2018 – The Year with GDPR and CLOUD Act

2018 was really the year of data privacy and protection. I mean who didn’t get about 10 000 GDPR emails? We saw companies all over Europe and the world scramble to meet the requirements of the data protection regulation. The year has really highlighted the importance of security and integrity. In this blog post we will go through some of the important events of the year in terms of data protection and information security, and also summarize some industry predictions for 2019.

GDPR – power to the people!

The General Data Protection Regulation, GDPR made a lot of companies shake in their corporate boots. The regulation, which specifies how personal data belonging to EU/EEA citizens can be processed, really puts the power back in the hands of the people. GDPR forced organizations to completely review their routines and processes to ensure safe processing of personal data (which should actually be seen as something positive!).
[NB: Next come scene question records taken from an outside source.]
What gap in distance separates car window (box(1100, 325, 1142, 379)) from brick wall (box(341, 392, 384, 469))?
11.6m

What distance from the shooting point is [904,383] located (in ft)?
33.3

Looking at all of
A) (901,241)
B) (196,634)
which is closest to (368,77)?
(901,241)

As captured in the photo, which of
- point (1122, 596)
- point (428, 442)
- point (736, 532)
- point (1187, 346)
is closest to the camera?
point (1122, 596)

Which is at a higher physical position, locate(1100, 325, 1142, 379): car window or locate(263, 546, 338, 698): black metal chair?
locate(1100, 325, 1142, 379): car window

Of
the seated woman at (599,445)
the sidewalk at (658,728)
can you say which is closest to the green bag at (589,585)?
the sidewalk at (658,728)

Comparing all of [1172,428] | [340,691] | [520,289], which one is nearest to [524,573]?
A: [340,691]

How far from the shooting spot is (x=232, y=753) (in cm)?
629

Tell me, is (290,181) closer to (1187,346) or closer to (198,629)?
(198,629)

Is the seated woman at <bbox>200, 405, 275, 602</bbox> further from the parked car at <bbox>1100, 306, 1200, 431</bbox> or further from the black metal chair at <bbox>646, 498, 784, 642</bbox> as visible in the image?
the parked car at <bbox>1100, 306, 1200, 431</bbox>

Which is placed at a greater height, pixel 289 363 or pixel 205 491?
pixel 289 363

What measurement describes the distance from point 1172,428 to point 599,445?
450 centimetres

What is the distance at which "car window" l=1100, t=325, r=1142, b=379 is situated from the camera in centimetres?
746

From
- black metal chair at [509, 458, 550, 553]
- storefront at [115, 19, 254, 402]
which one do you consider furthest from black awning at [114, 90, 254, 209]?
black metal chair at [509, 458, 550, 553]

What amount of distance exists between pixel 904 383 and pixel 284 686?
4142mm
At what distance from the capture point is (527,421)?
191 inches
We have now lived in the GDPR-era for 6+ months, and while some European authorities have started handing out sanctions, others have been a bit more wary. Sweden for example, has taken a more conservative approach. Datainspektionen released their first report in October, where they evaluated 400 organization to see if they had appointed a DPO.* In Germany, a first sanction was recently issued to a chat platform company.**

GDPR reinforces the belief that sensitive data should be protected, and that personal data is an important asset for both companies and individuals and should be treated as such. This has now put focus on technical solutions and data security mechanisms that can improve protection of sensitive data. Making privacy and protection of sensitive data part of the purpose of the technology itself is something that we will see more of in 2019. Constant privacy will become more of a demand from consumers. We have previously written about technology solutions for secure handling of sensitive data. Companies should for example look into solutions like HSM for encryption and Log Management to ensure traceability.
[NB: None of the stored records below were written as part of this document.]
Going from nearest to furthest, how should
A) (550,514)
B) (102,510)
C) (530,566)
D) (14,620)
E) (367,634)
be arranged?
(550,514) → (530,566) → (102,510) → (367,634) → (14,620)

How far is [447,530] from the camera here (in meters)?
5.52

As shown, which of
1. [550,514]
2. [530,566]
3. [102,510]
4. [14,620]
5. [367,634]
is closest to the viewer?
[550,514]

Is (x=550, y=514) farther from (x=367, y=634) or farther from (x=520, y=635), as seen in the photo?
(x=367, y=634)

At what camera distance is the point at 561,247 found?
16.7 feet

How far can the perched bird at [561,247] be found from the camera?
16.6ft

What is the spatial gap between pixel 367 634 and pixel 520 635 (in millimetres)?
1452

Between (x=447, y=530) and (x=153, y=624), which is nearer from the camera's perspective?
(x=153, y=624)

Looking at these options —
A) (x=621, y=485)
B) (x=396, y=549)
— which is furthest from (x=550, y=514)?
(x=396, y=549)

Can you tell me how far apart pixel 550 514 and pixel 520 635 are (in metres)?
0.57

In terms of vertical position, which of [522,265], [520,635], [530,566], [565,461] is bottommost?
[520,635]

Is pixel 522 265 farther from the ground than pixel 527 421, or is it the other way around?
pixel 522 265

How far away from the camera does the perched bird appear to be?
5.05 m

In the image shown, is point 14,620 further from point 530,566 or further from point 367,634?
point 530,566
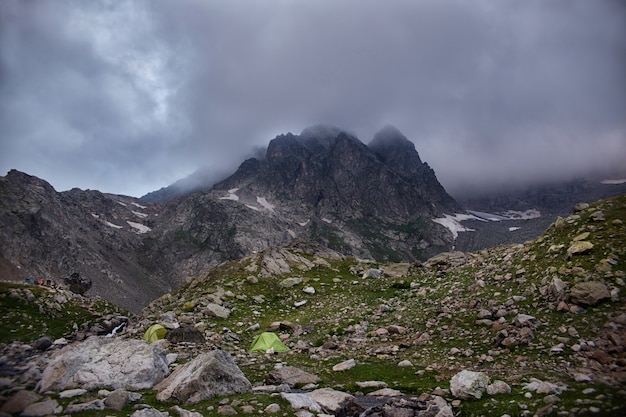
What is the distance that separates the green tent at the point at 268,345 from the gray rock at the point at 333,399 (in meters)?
10.4

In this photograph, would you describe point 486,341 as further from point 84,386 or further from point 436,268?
point 436,268

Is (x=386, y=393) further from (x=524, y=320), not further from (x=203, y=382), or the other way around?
(x=524, y=320)

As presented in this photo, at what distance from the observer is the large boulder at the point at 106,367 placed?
40.0ft

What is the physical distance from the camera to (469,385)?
488 inches

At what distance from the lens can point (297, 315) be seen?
33.7 metres

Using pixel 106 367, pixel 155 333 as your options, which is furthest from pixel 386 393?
pixel 155 333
The other side of the privacy coin – The controversial CLOUD Act

Another law that made headlines in 2018 was CLOUD Act. In contrast to GDPR, which gives individuals more power over their personal data, CLOUD Act made, and is still making, a lot of companies in Europe cautious in choosing an American cloud hosting provider. CLOUD Act is an American law with global impact. The purpose of CLOUD Act was to modernize laws on surveillance and privacy to reflect the global nature of the Internet. What this means in practice is that American cloud service providers have to give American authorities access to data, regardless of where the data is stored or where the person of interest lives. This could give American authorities access to data belonging to EU citizens. CLOUD Act is a controversial law, and we have written about the potential implications in a previous blog post. The quintessence of CLOUD Act goes against GDPR, and CLOUD Act and GDPR really highlight the different views on integrity.
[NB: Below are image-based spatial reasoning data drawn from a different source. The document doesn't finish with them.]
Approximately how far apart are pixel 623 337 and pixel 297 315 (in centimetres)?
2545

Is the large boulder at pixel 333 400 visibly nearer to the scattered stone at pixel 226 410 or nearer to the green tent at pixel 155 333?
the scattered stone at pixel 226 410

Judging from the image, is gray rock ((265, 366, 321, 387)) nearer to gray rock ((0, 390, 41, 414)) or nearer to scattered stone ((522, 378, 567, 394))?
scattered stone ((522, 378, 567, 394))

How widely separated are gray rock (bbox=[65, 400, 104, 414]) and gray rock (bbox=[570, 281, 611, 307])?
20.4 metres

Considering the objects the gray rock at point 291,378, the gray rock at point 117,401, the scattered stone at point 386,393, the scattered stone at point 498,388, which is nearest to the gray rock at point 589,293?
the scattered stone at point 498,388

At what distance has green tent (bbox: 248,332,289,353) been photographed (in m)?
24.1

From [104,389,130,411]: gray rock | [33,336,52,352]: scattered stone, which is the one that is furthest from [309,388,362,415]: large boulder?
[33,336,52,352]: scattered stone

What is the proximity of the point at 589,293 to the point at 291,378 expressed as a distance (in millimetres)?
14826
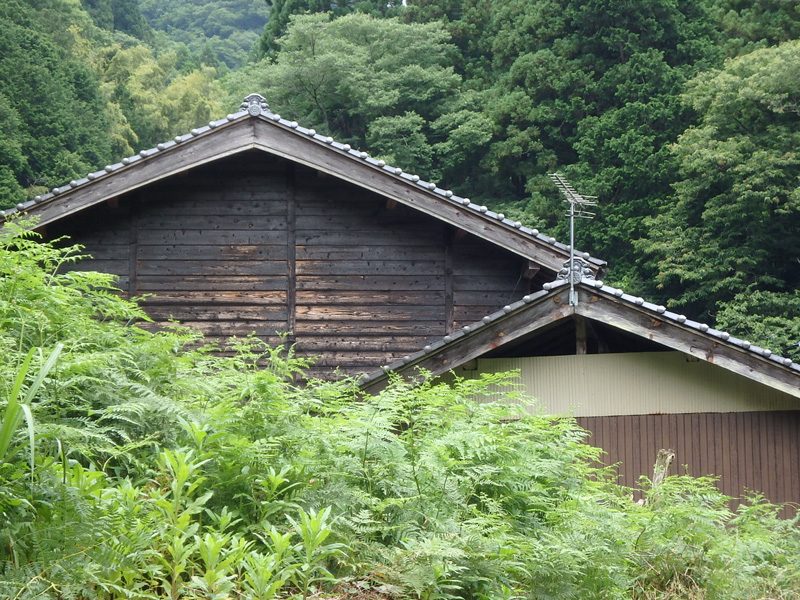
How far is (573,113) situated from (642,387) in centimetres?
2737

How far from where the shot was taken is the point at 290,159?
39.3 feet

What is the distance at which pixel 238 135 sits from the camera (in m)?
12.0

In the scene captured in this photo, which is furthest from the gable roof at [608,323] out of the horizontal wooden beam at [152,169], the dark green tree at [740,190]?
the dark green tree at [740,190]

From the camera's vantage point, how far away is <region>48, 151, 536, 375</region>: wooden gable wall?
490 inches

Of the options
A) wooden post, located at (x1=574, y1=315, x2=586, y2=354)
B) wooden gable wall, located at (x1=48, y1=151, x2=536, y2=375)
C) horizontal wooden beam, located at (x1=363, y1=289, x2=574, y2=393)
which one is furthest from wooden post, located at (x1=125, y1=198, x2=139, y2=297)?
wooden post, located at (x1=574, y1=315, x2=586, y2=354)

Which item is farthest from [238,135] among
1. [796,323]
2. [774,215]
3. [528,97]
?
[528,97]

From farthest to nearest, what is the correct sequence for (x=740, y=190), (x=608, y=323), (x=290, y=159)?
(x=740, y=190) → (x=290, y=159) → (x=608, y=323)

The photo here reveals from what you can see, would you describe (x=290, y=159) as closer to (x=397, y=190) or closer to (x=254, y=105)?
(x=254, y=105)

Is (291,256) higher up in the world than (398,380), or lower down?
higher up

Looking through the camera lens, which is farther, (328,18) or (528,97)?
(328,18)

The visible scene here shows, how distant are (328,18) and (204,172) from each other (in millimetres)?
30202

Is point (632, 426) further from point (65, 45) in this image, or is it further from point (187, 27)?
point (187, 27)

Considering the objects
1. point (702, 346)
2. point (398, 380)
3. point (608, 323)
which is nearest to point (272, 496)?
point (398, 380)

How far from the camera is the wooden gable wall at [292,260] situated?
1245 centimetres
Some of the industry predictions for 2019 are that the US will still lag behind Europe in terms of privacy. This could potentially hurt them in the sense that companies might choose to overlook American IT companies and instead do business in areas where privacy and integrity is prioritized.***

Cyber security in the Board Room

Cyber security is a constant ‘trend’ within IT. Companies have to continuously make efforts to stay ahead of hackers, which always calls for new thinking and innovative solutions. Industry experts agree that hackers will become even more sophisticated in their techniques, and that machine learning/AI will be used more in cyber defense.***

With data protection becoming part of the agenda, we have seen that cyber security has and will be valued more by companies, and especially on a top management and board level. Bringing security higher up in the value chain is positive in a lot of ways. It helps companies stay one step ahead of hackers. Further, from a business and marketing perspective, being known as a secure company will help you gain new customers.